_Try it_
Answer these questions from the article on malamute rescue below:
(a) How old was Cheyenne?
(b) What title did Kimmie receive from the American Kennel Club?
(c) To what town does Kendzora go for the sled pulls?

_Passage provided_
* * * * *

Local volunteers rescue, rehome 'magnificent breeds'
MORRIS – Kay Kendzora of Morris was walking her dog, Cheyenne, a 12-year-old mix, when she paused to admire a malamute and chat with the owner.
That owner was a volunteer with Illinois Alaskan Malamute Rescue Association, who gave Kendzora his card.
When Cheyenne died, Kendzora called the number and adopted Kimmie. A “good Samaritan” had picked up the pregnant Kimmie after someone had pushed her out of a car, Kendzora said. Kimmie’s six healthy puppies moved to permanent homes and Kimmie eventually received her Canine Good Citizen title from the American Kennel Club.
“She’s been to a nursing home in Morris and she pulls the kids when we go to Frankfort for the sled pulls,” Kendzora said. “On ‘store days’ when we set up tables and pass out leaflets, she does little tricks for people, like giving her paw.”

* * * * *

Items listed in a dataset

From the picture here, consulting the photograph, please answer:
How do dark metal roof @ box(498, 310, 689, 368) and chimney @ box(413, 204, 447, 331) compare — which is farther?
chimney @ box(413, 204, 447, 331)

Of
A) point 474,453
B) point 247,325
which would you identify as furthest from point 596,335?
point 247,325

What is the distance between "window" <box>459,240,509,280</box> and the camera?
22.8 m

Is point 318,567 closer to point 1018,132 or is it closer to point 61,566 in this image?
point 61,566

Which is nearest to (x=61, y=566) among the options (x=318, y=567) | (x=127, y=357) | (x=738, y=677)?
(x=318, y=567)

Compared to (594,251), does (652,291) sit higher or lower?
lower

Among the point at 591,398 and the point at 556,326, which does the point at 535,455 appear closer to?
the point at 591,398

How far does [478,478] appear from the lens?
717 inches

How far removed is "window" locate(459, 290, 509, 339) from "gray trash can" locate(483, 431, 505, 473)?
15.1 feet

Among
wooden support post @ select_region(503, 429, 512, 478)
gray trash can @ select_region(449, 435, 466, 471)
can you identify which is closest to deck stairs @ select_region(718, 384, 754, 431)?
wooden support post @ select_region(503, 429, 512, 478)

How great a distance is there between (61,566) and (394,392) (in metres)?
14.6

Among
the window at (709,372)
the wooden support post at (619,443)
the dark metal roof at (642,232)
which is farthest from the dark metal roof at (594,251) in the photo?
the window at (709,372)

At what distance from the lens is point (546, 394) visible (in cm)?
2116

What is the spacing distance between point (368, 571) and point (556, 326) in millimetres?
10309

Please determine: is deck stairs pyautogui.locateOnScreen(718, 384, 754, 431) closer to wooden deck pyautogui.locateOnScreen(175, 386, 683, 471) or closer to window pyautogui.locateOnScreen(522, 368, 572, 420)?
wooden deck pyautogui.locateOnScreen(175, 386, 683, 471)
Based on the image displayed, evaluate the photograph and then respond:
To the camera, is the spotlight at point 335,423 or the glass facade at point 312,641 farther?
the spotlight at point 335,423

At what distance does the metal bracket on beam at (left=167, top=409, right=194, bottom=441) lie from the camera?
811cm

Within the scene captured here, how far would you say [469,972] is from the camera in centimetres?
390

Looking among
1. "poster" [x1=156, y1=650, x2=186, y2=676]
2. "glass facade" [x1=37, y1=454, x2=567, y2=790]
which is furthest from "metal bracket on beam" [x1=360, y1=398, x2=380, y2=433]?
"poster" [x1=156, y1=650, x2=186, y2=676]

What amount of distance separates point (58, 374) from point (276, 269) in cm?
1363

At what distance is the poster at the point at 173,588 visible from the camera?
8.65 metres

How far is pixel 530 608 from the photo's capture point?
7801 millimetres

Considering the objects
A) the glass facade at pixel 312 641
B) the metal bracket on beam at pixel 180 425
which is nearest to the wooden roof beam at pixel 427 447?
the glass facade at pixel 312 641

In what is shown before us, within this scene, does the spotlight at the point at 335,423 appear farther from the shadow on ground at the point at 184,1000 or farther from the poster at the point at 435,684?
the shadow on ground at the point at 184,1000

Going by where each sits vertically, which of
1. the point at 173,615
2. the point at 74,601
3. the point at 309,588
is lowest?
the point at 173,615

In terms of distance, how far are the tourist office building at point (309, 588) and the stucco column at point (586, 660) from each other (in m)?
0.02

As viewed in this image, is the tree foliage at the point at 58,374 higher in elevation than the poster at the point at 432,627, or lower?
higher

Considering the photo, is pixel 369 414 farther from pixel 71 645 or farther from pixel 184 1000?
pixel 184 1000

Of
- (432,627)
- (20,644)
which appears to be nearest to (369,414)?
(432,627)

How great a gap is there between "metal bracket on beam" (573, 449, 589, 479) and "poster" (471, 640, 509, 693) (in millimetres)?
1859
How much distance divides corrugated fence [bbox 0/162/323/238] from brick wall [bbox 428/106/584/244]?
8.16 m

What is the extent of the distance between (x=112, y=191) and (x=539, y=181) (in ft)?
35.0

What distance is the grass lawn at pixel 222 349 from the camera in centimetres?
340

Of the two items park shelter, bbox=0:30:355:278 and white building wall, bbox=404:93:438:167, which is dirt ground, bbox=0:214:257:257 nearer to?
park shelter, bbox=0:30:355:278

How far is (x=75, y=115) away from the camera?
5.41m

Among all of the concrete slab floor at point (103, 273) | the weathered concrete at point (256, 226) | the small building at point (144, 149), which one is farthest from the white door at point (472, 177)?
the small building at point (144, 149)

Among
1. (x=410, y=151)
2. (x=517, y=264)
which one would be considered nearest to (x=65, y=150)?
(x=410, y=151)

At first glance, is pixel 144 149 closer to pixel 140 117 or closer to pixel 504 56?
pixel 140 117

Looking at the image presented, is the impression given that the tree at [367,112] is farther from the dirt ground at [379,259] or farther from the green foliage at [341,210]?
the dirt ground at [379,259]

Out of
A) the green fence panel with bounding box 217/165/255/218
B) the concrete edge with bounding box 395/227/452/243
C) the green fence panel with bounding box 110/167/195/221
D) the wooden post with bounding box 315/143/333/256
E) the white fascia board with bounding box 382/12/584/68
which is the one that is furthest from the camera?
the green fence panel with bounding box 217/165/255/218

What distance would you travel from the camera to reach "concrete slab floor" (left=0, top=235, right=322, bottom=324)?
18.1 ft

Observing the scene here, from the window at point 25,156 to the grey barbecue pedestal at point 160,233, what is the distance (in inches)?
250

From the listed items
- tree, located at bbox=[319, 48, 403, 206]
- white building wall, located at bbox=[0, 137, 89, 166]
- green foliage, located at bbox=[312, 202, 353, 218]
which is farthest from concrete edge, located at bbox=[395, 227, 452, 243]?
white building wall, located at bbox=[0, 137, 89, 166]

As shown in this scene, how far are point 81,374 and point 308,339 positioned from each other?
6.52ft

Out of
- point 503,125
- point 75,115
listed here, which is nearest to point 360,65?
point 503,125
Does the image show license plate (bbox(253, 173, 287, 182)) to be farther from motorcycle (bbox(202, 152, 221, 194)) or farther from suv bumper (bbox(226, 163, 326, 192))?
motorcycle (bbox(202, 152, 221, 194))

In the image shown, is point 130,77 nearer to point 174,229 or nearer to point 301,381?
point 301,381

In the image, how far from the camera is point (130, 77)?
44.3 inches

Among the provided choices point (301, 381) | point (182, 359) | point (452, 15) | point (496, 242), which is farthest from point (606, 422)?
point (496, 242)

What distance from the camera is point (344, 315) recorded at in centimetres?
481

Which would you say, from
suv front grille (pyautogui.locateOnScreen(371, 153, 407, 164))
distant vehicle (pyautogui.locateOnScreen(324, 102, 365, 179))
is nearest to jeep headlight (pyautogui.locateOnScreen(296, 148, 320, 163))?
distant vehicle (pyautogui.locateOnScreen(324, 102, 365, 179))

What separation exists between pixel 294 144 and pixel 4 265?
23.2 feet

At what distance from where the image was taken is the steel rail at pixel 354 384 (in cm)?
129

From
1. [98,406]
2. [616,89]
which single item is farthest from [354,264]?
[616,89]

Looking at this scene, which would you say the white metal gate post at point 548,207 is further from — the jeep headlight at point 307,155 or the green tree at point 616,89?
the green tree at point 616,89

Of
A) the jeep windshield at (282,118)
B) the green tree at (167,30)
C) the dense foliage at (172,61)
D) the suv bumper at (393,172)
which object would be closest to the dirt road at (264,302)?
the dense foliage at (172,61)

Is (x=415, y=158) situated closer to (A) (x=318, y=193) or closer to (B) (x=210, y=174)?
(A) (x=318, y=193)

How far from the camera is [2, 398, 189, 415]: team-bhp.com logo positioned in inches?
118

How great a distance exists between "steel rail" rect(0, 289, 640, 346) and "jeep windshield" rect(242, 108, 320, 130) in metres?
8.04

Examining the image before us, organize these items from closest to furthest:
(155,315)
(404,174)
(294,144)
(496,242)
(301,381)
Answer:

* * * * *

_Solution for this exercise_
(a) 12 years old
(b) Canine Good Citizen
(c) Frankfort